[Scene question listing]

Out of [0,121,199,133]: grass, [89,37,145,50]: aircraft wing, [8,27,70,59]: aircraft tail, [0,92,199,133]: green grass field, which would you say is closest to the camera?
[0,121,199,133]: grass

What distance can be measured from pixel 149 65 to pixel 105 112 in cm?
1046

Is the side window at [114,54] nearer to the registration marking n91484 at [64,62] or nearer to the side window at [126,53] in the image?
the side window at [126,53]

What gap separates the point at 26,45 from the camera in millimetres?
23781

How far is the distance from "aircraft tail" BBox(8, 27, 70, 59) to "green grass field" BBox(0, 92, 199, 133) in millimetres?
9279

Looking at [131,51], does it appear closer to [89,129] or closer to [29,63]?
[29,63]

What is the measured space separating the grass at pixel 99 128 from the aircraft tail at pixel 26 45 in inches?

WHAT YOU WILL DO | Report how many lines of the listing above contain the word "distance". Give only the number.

SOLUTION FOR THIS PROBLEM | 2